WHAT YOU ARE ASKED TO DO => Reproduce the listing below character for character; drop every image.

Records contained in a dataset =>
= = =

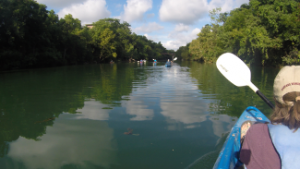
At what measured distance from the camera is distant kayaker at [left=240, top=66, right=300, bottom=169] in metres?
1.46

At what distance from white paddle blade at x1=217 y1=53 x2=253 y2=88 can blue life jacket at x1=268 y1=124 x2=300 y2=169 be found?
2.80 m

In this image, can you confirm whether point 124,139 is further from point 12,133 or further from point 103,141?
point 12,133

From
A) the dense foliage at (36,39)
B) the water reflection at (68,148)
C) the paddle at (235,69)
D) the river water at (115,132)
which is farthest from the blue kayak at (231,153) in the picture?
the dense foliage at (36,39)

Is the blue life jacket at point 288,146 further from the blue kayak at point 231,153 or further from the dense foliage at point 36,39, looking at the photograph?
the dense foliage at point 36,39

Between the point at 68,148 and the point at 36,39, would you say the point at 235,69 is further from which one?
the point at 36,39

= = =

REPLY =>
At what measured distance from the camera is distant kayaker at [left=240, top=66, right=300, bottom=169] in metres?
1.46

At what distance from white paddle blade at x1=217 y1=53 x2=253 y2=88 can blue life jacket at x1=268 y1=124 x2=300 y2=169 be found?
2.80 m

In this image, can you confirm whether point 124,139 is further from point 12,133 or further from point 103,141?
point 12,133

From
A) the dense foliage at (36,39)
B) the water reflection at (68,148)
C) the paddle at (235,69)
D) the river water at (115,132)
which is farthest from the blue kayak at (231,153) in the picture?
the dense foliage at (36,39)

Is the blue life jacket at point 288,146 further from the blue kayak at point 231,153 or further from the dense foliage at point 36,39, looking at the photograph?
the dense foliage at point 36,39

Between the point at 68,148 and the point at 36,39, would you say the point at 235,69 is further from which one?
the point at 36,39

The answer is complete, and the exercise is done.